Stored dataset items:
▼▼▼

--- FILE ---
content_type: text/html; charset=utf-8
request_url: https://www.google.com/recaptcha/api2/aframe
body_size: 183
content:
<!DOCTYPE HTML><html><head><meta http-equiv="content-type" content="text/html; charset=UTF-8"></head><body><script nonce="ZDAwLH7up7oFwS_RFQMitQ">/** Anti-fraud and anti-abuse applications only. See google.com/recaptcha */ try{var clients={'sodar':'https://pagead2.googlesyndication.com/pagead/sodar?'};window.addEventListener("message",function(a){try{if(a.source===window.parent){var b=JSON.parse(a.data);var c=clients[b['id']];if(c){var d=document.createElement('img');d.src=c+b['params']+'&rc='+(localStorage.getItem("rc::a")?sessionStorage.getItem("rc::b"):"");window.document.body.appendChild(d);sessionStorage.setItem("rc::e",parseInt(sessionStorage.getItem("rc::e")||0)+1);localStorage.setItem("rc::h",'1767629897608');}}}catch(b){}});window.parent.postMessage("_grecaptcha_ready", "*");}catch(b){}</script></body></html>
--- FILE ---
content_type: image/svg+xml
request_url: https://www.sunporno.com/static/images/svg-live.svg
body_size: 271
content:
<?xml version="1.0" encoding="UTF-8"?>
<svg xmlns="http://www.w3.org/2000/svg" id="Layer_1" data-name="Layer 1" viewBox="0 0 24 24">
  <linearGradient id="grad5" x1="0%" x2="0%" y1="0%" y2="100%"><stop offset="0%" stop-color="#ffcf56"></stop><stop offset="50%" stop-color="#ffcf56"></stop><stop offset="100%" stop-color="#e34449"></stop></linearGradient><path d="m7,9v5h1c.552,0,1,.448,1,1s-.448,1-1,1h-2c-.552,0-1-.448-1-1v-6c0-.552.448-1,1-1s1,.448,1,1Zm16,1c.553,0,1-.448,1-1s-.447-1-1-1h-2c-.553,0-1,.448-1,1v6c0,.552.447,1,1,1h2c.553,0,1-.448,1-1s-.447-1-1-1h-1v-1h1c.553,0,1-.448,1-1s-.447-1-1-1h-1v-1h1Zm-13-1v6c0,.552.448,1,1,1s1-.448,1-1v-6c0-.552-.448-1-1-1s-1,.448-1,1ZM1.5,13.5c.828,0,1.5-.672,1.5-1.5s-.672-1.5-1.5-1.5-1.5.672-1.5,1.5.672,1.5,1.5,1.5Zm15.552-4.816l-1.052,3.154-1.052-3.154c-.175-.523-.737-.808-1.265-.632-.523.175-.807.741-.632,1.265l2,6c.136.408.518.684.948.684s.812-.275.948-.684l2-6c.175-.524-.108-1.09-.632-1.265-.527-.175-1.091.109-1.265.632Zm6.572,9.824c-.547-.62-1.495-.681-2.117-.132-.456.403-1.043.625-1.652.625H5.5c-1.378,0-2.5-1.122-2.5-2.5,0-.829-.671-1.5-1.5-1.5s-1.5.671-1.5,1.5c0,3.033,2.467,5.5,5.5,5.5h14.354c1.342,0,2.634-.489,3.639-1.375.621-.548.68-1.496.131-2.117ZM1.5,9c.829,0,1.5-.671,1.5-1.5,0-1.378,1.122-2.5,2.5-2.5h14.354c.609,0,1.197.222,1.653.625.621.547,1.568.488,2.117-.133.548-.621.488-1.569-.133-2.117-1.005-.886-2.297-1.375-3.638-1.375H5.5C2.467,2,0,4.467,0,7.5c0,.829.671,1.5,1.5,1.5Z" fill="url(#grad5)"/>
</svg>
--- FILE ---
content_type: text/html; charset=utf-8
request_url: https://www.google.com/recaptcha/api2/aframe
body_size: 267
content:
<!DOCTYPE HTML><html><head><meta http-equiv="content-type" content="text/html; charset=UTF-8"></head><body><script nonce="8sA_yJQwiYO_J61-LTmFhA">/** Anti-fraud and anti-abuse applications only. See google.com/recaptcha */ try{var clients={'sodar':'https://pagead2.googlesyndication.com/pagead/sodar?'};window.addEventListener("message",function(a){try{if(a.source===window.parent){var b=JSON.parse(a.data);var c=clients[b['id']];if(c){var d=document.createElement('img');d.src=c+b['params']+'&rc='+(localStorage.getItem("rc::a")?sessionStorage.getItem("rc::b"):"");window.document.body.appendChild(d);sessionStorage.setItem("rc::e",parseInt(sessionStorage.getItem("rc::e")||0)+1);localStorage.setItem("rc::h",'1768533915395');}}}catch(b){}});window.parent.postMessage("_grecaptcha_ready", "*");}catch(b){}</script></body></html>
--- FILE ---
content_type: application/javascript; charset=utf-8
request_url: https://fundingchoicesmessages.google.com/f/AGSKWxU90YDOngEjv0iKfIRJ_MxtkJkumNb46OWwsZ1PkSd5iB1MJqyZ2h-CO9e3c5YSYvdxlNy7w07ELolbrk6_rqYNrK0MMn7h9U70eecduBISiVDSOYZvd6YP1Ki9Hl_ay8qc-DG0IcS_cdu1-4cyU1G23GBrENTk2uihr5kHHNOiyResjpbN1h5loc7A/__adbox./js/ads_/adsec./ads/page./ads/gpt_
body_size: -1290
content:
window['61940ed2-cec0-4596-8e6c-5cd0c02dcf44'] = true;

▲▲▲

▸ EXERCISE GOAL:
All lines from the one that holds "body_size: -1290" to the end of the entries above must be transcribed exactly, both ends included, and no others.

▸ ANSWER SPACE:
body_size: -1290
content:
window['61940ed2-cec0-4596-8e6c-5cd0c02dcf44'] = true;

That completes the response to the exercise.